Text block:
-- START --

Dawn Peer v. State of Delaware, (C.A. No. K20A-02-001 WLW-Decided Oct. 29, 2020)

The Superior Court holds that the Board correctly ruled that the claimant was required to execute a Receipt stating that the work injury had resolved which is consistent with a prior Board decision.

This case came before the court on the claimant’s appeal from the Board’s decision which the claimant contended should be reversed since it contained errors of law. There were actually two Board decisions in this case that were intertwined. The first decision was issued October 9, 2019, and granted the claimant’s petition. In this decision, it was found that on April 17, 2019, the claimant suffered a compensable work injury while driving a bus for the employer when she was involved in a rear-end collision and sustained injuries to her head, shoulder, neck and lower back. The claimant was awarded compensation for a closed period of temporary total disability from April 17, 2019 to June 25, 2019. Importantly, the Board’s decision found that the injuries had resolved as of the latter date.

Subsequent to that decision, the employer sent the claimant an Agreement and Receipt of Compensation Paid reflecting the period of disability also stating: “Per Board Order of October 9, 2019, the Claimant’s injuries resolved by June 25, 2019.” On the advice of her counsel, the claimant signed the documents, but crossed out the language on the Receipt indicating that the injuries had resolved. The employer filed for a legal hearing before the Board, following which the Board issued the second decision dated January 15, 2020, affirming the initial decision by finding that the claimant’s compensable injuries had resolved and directing the claimant to execute the legal documents in their original form.

-- END --

Direction: Write the next portion of the Dawn Peer case summary, beginning after its final sentence.

Listed records:
-- START --

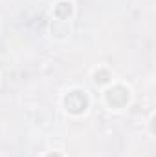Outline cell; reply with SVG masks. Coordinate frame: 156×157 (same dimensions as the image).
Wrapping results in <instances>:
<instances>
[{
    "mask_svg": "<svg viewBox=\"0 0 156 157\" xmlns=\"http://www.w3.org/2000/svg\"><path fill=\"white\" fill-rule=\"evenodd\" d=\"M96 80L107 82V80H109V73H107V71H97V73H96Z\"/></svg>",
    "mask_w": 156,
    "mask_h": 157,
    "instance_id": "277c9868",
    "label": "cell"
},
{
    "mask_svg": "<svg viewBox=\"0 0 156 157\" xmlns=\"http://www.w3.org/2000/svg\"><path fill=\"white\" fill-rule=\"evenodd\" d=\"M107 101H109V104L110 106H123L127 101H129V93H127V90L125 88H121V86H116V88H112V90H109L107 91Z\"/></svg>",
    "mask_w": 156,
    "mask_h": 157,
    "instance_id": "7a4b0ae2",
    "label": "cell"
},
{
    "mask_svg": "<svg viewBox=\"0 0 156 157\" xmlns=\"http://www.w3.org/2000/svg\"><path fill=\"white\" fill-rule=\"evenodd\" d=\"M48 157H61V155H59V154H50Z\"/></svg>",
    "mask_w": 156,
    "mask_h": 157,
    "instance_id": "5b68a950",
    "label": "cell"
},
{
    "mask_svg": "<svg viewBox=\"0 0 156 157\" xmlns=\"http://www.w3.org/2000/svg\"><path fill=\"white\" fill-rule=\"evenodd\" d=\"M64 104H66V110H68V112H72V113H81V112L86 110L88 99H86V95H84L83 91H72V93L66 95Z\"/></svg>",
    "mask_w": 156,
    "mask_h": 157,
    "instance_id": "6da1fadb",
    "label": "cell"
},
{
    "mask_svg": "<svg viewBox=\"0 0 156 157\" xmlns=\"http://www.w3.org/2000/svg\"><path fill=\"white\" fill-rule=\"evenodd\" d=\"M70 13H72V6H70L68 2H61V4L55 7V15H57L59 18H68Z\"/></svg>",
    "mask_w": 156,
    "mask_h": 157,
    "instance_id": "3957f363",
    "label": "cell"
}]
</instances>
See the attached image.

-- END --
-- START --

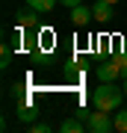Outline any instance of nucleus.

-- END --

Response:
The claimant’s argument on appeal was that the purpose of a Receipt is merely to acknowledge the compensation benefits the employer has paid but that, if the claimant signs the Receipt with language stating the injury has resolved, it would effectively terminate her claim in the same manner as a commutation. The employer’s counter argument was that the claimant’s appeal was in essence an effort to appeal the Board’s first decision of October 9, 2019, which found that the injury had resolved, but the time for taking an appeal had passed. The employer further argued that the “resolved” language in the Receipt simply reflected what the Board had found in its initial decision.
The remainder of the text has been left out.